Летом 1809 года император Александр много времени проводил в обществе Марии Антоновны Нарышкиной, супруги обер-егермейстера царского двора Дмитрия Львовича Нарышкина. Его Величество приходил в дом к Нарышкиным и подолгу там сиживал, наслаждаясь беседой с очаровательной хозяйкой, а бывало, выезжал со своей избранницей на ее дачу. Здесь он либо катался с Марией Антоновной на раззолоченном катере по Неве, либо просто разговаривал с ней за каким-нибудь угощением, но чаще всего слушал музыку. Дмитрий Львович имел знаменитый не только в России, но и во всей Европе хор роговой музыки, состоявший из пятидесяти придворных егерей, игравших на позолоченных охотничьих рожках с удивительным искусством.
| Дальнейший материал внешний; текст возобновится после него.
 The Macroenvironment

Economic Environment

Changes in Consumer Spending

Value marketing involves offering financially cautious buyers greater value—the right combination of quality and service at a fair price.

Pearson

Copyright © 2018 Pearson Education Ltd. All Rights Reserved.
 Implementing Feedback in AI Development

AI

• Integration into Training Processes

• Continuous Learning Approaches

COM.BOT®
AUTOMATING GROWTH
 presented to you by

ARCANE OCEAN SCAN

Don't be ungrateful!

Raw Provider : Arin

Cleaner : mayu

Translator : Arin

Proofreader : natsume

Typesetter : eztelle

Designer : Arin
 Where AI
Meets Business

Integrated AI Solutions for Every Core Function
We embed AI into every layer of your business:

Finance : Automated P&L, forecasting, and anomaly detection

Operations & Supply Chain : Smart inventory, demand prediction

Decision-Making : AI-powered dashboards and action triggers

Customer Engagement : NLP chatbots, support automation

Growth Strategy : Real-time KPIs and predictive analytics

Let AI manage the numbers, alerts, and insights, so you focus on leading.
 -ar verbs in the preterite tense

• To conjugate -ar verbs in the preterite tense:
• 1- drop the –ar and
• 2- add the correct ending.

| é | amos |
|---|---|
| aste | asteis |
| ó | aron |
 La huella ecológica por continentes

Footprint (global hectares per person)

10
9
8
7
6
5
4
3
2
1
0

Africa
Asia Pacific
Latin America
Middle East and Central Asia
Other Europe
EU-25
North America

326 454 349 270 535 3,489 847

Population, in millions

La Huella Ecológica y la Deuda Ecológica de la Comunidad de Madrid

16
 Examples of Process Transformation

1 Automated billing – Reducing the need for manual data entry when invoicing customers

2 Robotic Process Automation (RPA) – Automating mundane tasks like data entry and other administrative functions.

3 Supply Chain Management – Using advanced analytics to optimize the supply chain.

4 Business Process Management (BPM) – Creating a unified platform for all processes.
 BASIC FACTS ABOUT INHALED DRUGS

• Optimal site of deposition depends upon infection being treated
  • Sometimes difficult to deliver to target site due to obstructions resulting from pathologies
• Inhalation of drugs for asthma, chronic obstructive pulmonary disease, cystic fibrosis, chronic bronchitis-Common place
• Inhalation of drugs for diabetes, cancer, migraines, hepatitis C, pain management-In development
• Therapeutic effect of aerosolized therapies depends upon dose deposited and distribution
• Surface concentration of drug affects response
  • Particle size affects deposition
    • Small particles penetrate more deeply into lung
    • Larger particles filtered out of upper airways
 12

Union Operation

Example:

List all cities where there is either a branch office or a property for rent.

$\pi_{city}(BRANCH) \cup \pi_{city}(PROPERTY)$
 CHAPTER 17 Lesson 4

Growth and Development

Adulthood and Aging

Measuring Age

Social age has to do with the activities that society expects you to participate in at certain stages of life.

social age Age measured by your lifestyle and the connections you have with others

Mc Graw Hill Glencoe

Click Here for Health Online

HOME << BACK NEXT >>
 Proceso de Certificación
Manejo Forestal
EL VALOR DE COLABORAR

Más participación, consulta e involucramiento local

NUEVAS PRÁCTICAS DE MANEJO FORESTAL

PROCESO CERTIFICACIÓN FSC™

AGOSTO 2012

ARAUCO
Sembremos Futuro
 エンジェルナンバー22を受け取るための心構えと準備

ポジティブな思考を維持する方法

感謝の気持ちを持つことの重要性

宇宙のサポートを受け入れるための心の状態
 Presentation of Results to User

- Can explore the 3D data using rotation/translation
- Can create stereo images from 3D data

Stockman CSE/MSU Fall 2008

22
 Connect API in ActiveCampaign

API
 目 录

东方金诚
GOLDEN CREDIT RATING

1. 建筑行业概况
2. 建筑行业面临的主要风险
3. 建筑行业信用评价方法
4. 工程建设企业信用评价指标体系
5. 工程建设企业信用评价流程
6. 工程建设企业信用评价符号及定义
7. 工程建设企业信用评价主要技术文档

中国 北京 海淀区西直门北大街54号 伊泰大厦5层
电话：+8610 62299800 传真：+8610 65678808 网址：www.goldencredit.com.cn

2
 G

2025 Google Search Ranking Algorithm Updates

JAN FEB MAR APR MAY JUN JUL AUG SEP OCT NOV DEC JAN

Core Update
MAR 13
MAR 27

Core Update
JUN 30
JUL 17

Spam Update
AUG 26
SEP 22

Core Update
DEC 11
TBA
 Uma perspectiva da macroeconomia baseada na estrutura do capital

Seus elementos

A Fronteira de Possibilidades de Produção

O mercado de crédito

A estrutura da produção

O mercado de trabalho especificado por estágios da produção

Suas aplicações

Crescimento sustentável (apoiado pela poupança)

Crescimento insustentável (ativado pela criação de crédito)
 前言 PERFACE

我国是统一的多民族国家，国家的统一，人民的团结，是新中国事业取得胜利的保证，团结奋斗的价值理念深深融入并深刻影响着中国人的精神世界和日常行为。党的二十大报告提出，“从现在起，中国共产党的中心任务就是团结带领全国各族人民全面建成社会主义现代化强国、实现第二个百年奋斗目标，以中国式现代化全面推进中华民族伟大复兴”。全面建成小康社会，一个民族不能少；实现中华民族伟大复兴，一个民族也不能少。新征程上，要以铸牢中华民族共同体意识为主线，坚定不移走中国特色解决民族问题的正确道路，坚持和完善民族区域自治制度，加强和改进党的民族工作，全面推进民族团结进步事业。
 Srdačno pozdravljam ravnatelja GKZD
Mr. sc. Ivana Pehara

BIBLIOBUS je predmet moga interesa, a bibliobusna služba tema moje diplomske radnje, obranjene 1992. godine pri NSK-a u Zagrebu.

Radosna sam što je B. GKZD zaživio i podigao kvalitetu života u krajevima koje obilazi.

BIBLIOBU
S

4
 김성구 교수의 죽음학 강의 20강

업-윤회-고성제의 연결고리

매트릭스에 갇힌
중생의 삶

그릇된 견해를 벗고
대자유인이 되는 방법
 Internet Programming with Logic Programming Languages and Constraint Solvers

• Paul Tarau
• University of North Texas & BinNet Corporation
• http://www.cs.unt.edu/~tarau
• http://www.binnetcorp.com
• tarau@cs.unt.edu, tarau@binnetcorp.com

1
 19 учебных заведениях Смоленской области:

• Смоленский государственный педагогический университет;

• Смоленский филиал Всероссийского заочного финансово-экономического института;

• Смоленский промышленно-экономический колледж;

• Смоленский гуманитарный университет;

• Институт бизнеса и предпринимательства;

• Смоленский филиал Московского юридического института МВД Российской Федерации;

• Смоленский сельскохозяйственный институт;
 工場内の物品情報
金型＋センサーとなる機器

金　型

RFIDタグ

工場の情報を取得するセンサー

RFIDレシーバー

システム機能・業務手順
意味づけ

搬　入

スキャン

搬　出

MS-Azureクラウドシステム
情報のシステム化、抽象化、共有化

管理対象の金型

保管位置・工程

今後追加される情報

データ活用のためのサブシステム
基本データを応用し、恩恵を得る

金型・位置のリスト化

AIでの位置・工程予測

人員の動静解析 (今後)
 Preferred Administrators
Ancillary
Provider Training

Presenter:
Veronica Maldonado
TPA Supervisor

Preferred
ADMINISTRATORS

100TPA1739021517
Алексей Андреевич, естественно, невзлюбил Марию Антоновну, но, вероятно, его все же не особенно беспокоила бы любовная связь императора с нею, если бы не одно важное обстоятельство: Мария Антоновна относилась к Аракчееву в высшей степени неприязненно, так что само это имя считалось в ее доме запретным, его не осмеливался произносить в ее присутствии даже сам Александр. В сей необычной ситуации граф вынужден был приложить старание для того, чтобы если не поссорить Александра с Нарышкиной, то хотя бы уменьшить ее влияние на государя.
Не найдя ничего лучшего, он пустился выслеживать их. Его интересовала любая деталь в поведении Марии Антоновны, которая могла бы выставить ее в дурном свете и тем ослабить влечение к ней государя. Труднее всего было Аракчееву выслеживать Александра и его избранницу на даче Нарышкиных. Но граф нашел выход: он вдруг страстно полюбил роговую музыку. Когда Его Величество отправлялся с Марией Антоновной на окраину Петербурга — туда, где располагалась нарышкинская дача, военный министр Аракчеев бросал свои служебные дела, садился в легкую, на высоком ходу коляску, запряженную четверкой тяжелых артиллерийских лошадей в ряд, сажал на передок своего адъютанта Петра Клейнмихеля и ехал по городу в направлении, в котором проехал император Александр. Но приехав на дачное место, Алексей Андреевич шел не к Нарышкиным, а к их соседу, камергеру царского двора Зиновьеву. Сидя на балконе зиновьевской дачи или на террасе между мраморных ваз с кустами роз, он делал вид, что слушает доносящуюся с дачи Нарышкина музыку, а сам внимательно наблюдал за Александром с Марией Антоновной.
На следующее утро при докладе императору Алексей Андреевич не упускал случая сказать что-нибудь едкое в адрес его избранницы и их взаимоотношений. Александр же, слушая эти едкости, молчал и улыбался.
Еще более ревниво следил граф за другим человеком из окружения императора Александра — Михайлой Михайловичем Сперанским.
Сын деревенского священника, Сперанский по окончании учебы в духовных учебных заведениях пошел в гражданскую службу и здесь в короткий срок достиг высоких ступеней. Начав службу в конце декабря 1796 года делопроизводителем генерал-прокурорской канцелярии в чине титулярного советника, попович в начале июля 1801 года был уже действительным статским советником, занимал должность управляющего экспедицией гражданских и духовных дел в канцелярии «Непременного Совета».